Set of tasks:
**a.** Could you reproduce the part of the post on political disdain that begins with the words containing "I suspect that" and ends with "available to all."?
**b.** In the post on political disdain, what is the answer to each question?
(i) Which approach to ethics does the writer favor?
(ii) For how many years has the writer been trying to convince people?
(iii) Which amendment does the writer argue for restoring?

Quoted passage:
The One Ring

The feminist philosophers I know are of the rising generation, and they are very decent people whom I've not seen engage in poisonous rhetoric of any sort. Watching the destruction of the career of Prof. Rebecca Tuvel, however, I can't doubt that there is a problem of some sort at work in the field.

I wonder if it isn't a more general problem of American political philosophy, though. Typically, it is very human to respect those who live moral lives according to your sense of what "moral" means, and to respect people less if they don't. It's ordinary even to despise people who live lives that are immoral by one's own lights. The problem in political philosophy is that despising your opponents destroys the process of reasoning together. Yet we -- and not just feminists at all, but Americans in general, Democrats and Republicans and others as well -- seem to be locked into a cycle of despising as immoral those with whom we disagree politically.

Oddly enough there isn't a similar problem in ethics, at least not usually. There are several basic roads to ethics that are all thought acceptable even though they diverge. I tend to believe in virtue ethics, for example, and find utilitarianism to be fairly implausible. But I don't despise utilitarians. Nor do they despise virtue ethics, nor does either group despise deontologists. So it's possible to disagree on even the most basic questions of morality without falling into mutual disdain.

Probably it's just the question of power. In ethics, I decide for myself what is right and do that, and mostly that affects me and a few others who have chosen to associate with me (and are free to choose otherwise). In politics, decisions on moral questions are inevitably impositions. It's no longer a question of respecting a difference; it becomes a question of resenting being forced to accept things that you yourself find immoral.

I suspect that any attempt to redress this problem would also give rise to a complaint (again, from all sides) that it is ridiculous to ask them to respect people who want to impose immoral agendas upon them. Which means that their opponents must be driven from politics, somehow, since imposition is inevitable.

For 13 years now, I've been trying to convince people that the right way to resolve this is by finding a way for Americans of different moral views not to exert power over each other. Mostly I have argued for restoring the 10th Amendment and devolving powers from the Federal branches to the states. Then the power concerns fade, as there will be 50 different ways of living available to all.

Sometimes people can be convinced while they are out of power, but I have yet to observe many who remained true to the path should they gain power. It's a quandary: one must have power, and substantial power, to make a change like this. Having gained the power, though, why would you want to break up its very source?

10 comments:

Texan99 said...

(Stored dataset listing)
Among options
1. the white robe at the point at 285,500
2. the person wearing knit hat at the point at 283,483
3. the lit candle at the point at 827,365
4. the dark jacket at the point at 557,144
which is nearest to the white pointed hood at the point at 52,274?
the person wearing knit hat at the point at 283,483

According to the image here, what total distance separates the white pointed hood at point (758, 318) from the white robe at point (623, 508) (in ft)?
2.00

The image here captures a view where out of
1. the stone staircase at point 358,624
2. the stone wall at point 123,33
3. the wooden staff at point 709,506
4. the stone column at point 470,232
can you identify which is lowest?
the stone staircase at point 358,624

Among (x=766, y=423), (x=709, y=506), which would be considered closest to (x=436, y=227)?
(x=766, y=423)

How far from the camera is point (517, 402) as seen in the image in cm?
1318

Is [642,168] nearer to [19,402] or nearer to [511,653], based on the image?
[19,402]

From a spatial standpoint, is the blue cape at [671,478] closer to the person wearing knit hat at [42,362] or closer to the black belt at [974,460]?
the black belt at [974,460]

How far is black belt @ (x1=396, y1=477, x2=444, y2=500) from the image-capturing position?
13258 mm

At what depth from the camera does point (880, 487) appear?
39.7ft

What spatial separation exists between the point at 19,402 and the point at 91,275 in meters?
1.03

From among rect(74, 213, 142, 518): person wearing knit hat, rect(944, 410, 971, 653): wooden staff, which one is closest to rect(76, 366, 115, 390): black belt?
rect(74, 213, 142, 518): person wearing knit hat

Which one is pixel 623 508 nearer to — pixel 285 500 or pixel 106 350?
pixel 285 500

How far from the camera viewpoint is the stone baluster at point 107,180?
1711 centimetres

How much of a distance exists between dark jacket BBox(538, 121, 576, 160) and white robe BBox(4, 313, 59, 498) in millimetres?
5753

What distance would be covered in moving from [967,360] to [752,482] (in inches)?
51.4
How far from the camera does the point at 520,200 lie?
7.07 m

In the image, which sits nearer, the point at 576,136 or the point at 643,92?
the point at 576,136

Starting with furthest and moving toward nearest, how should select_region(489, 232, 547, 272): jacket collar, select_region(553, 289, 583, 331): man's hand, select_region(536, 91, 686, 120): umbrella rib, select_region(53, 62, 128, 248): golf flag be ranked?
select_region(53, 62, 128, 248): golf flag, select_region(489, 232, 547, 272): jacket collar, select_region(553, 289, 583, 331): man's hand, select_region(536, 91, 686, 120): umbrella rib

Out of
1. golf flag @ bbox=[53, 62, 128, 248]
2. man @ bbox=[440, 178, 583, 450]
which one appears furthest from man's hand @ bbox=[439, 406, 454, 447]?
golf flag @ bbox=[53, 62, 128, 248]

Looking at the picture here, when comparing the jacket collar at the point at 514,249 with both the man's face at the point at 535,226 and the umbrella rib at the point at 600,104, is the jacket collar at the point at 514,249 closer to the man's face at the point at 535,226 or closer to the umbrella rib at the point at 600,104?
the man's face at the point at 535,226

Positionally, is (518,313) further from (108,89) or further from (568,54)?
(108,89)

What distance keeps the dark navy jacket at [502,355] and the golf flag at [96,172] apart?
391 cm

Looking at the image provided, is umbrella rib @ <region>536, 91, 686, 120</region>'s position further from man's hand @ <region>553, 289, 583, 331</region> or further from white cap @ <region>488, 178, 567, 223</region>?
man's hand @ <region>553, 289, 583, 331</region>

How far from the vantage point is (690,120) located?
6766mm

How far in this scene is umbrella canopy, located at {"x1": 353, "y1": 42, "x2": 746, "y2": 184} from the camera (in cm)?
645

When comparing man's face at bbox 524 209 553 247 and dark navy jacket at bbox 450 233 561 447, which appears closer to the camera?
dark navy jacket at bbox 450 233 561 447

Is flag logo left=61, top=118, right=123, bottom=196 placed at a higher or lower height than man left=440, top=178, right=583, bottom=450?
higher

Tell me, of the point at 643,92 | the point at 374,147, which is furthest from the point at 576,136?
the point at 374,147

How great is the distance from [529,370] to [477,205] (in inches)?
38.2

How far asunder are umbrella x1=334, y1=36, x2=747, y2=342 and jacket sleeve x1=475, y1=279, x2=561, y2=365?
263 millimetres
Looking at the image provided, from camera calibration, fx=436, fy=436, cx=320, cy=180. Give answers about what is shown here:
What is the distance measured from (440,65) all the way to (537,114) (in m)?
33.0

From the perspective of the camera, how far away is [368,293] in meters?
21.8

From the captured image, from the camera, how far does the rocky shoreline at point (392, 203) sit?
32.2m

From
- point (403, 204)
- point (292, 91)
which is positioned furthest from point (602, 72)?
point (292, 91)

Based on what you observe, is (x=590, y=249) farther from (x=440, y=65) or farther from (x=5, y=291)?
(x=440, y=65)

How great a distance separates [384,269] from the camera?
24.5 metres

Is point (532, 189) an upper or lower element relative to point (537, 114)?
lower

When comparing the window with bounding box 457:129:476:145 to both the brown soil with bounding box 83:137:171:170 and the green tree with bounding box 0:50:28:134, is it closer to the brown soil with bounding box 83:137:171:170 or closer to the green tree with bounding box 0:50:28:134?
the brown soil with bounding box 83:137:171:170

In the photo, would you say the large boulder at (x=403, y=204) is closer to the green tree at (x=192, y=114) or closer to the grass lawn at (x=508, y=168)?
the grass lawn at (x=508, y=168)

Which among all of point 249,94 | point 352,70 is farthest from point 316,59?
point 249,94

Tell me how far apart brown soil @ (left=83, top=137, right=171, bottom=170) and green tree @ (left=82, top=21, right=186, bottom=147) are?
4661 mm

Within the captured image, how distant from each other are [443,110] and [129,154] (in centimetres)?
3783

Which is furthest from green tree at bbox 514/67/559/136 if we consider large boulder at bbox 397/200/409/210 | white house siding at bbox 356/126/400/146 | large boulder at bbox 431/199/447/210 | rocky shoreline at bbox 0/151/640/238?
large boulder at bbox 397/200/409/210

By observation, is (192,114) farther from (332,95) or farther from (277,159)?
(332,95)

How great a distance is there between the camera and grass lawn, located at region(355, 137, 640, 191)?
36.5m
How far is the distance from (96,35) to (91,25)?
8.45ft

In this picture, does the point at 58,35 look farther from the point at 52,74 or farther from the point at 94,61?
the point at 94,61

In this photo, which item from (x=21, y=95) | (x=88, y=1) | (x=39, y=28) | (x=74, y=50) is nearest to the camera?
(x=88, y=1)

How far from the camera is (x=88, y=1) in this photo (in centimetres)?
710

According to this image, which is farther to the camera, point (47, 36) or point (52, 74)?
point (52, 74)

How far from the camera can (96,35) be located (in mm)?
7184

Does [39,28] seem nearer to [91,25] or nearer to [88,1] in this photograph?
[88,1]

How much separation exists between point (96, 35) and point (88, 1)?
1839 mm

Solutions below:
**a.**
I suspect that any attempt to redress this problem would also give rise to a complaint (again, from all sides) that it is ridiculous to ask them to respect people who want to impose immoral agendas upon them. Which means that their opponents must be driven from politics, somehow, since imposition is inevitable.

For 13 years now, I've been trying to convince people that the right way to resolve this is by finding a way for Americans of different moral views not to exert power over each other. Mostly I have argued for restoring the 10th Amendment and devolving powers from the Federal branches to the states. Then the power concerns fade, as there will be 50 different ways of living available to all.

**b.**
(i) Virtue ethics
(ii) 13 years
(iii) The 10th Amendment